Lectures

Exercise 7
Search

Introduction

In the following session we are talking about objects needed for doing the decoding step. Since decoding is a process of picking the best hypothesis among a large number of possible hypotheses, we call this process search.

Search passes

Look at the script secondTest-0.tcl which you can download from here to make your changes on your local copy. This scripts performs three search passes explained below and calculates the word accuray of the recognized hypotheses (cumulative).

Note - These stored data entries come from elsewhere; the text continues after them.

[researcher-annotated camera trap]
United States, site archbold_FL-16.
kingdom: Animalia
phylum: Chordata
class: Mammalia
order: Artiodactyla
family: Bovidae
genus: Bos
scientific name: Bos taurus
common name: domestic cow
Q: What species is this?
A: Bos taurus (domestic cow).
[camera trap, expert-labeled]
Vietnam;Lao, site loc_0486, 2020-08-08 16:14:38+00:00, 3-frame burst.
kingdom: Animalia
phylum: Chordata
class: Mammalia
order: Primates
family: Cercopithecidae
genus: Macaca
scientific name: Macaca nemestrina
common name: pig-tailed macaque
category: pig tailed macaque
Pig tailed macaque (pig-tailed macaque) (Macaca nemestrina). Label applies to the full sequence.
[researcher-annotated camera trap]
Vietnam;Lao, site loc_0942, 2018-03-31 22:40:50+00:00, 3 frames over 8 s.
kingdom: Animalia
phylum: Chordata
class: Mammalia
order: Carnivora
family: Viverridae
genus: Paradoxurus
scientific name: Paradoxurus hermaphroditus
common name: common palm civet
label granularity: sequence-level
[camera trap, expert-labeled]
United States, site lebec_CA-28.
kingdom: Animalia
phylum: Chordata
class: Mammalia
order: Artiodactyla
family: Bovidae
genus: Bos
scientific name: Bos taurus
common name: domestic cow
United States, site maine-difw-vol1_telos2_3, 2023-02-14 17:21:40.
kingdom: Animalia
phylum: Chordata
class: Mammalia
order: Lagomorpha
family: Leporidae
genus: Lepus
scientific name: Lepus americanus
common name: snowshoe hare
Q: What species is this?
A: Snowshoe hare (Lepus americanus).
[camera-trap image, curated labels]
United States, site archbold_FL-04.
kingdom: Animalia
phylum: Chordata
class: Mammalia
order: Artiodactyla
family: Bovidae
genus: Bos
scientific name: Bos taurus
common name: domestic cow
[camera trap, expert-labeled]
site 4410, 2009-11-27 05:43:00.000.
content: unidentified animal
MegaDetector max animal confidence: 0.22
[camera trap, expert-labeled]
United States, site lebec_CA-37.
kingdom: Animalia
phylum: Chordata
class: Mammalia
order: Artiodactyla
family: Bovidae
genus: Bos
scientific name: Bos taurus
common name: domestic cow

The core procedure of the script is testOne which calls:

search treeFwd -eval $uttInfo
You already applied this tree forward pass in earlier sessions for calculating the recognition results. The name of this search pass comes from the tree structure in which the lexicon is organized. This tree structure may causes search errors for the following reason: within a word the dynamic search procedure decides in each frame for the best matching acoustic model, but on a word boundary the language model probability has to be taken into account. The problem with considering the language model is, that the best word candidate is not known at the time the tree root (let's say the root node "a" for all words starting with an a) is entered.
search flatFwd
From the treeFwd pass we get the information which words are likely to be uttered in the sentences. The list of these words is used to perform the flatFwd search pass. This time the lexicon is not organized as a tree but in a linear data structure. The calculation of this pass can be performed with reasonable computational effort since the wordlist is already reduced compared to the wordlist used in the treeFwd.
search lattice
In this pass a lattice graph is produced which represents possible hypotheses
search.lattice rescore -lz $lz -lp $lp
The resulting lattice is rescored using different pairs of lz and lp values, i.e. this pass outputs the hypothesis which gets the highest score given lz,lp. The term lz refers to the weighting factor for the language model compared to the acoustic model and lp is the word transition penalty. This rescoring procedure enables us to try several lz/lp pairs without recalculating the treeFwd and flatFwd again and again. Since the lattice represents only a subset of all possible search hypotheses, it may happen that the lz/lp pair which gave the highest word accuracy in rescoring does not have to be the pair which is the best for the actual recognition (baseLz and baseLp).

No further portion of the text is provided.